Wanted
Year: | 2008 |
Studio: | Universal |
Director: | Timur Bekmambetov |
Writer: | Mark Millar |
Cast: | James McAvoy, Angelina Jolie, Morgan Freeman, Terence Stamp |
It contained exactly the same coke-addled camerawork, clichéd cool and paper thin plot as (for example) Torque, another action movie that pasted over its many shortcomings by using quick cuts and a pace that didn't let up enough for you to see how stupid it was.
It's a boys' revenge fantasy as doltish office drone Wesley (McAvoy, in the worst casting since John Wayne as a Roman Centurion) learns he's actually descended from a secret society of skilled assassins.

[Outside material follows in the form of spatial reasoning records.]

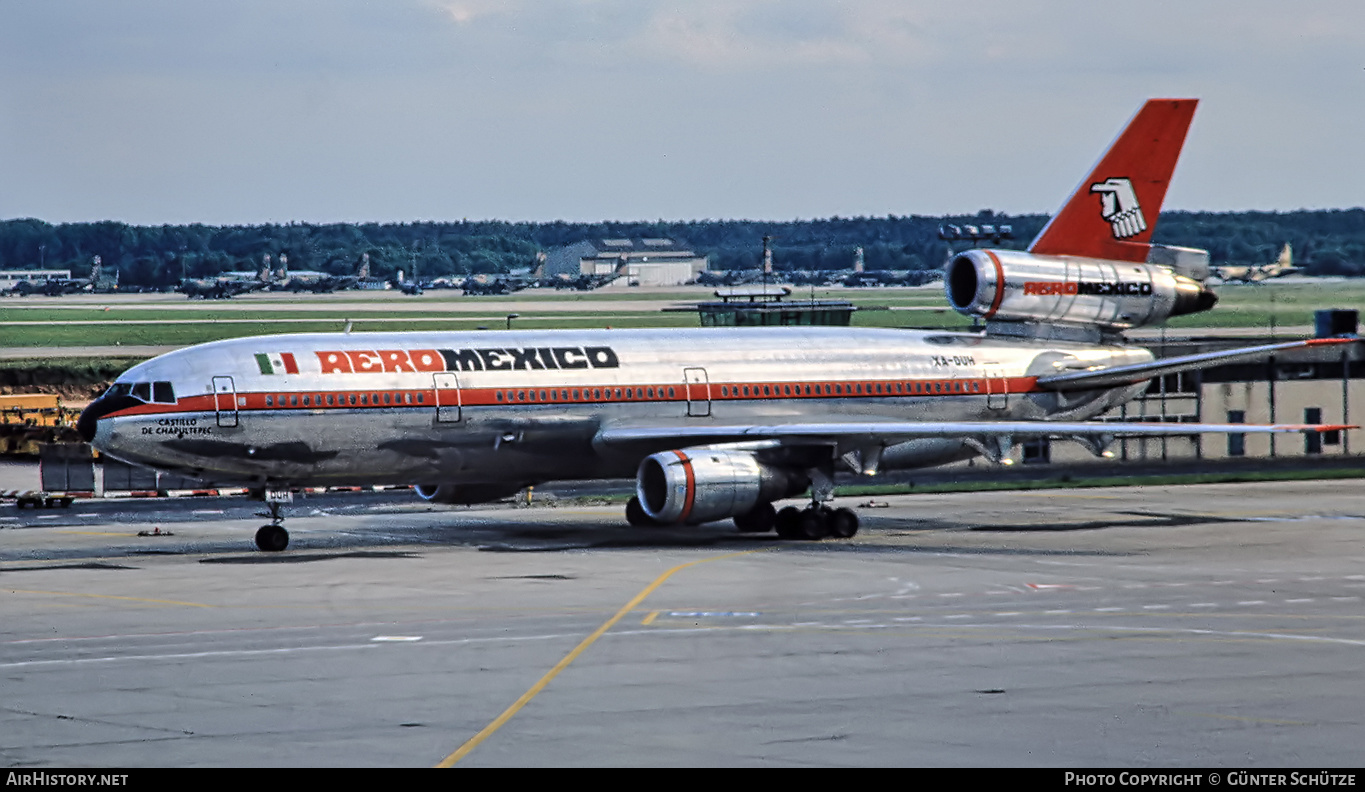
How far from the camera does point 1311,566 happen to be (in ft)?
128

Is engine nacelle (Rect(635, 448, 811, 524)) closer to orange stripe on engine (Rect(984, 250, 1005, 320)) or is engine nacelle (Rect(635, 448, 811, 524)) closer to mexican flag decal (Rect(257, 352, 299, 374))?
mexican flag decal (Rect(257, 352, 299, 374))

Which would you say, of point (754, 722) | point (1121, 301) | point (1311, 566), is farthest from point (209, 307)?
point (754, 722)

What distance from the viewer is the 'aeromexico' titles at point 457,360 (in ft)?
143

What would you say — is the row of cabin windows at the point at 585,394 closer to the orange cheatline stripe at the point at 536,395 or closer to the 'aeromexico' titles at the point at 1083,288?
the orange cheatline stripe at the point at 536,395

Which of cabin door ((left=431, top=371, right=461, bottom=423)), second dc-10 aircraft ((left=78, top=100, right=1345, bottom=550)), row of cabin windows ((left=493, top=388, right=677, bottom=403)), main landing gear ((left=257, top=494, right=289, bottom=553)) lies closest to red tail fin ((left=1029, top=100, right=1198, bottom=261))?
second dc-10 aircraft ((left=78, top=100, right=1345, bottom=550))

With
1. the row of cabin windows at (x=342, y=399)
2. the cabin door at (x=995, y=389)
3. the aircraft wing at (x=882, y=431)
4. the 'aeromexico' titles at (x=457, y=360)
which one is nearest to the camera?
the row of cabin windows at (x=342, y=399)

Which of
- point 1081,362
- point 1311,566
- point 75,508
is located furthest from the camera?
point 75,508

He's bought into their fold by as many two-dimensional caricatures as the movie can handle (but which the comic book on which it's based is ultimately responsible) - the wisened, sage master (Freeman), the hot chick handler (Jolie, a charisma-free zone) and various brutal trainers and sidekicks.
Wesley is set to work as a master killer dispatching people from the Earth he doesn't even know because - believe it or not - a giant sewing machine tells the society to do so. But then - surprise surprise! - The Fraternity turns out to be the bad guys, the assassin tracking Wesley actually the father they told him was dead, trying to reach him and extract him from their corrupt clutches.
So Wesley goes rogue from the bad guys and dishes out Bekmambetov's style of justice - mythical etchings on bullets that can go around corners thanks to shoddy CGI and all.
It's for 12-year-old boys. This sort of can-do-anything-and-get-the-girl 'cool' was passé in the Stallone era, and I can't work out how so many reviews were so full of praise. A few inventive scenes with good effects such as the train falling into the ravine were well done but do not a movie make.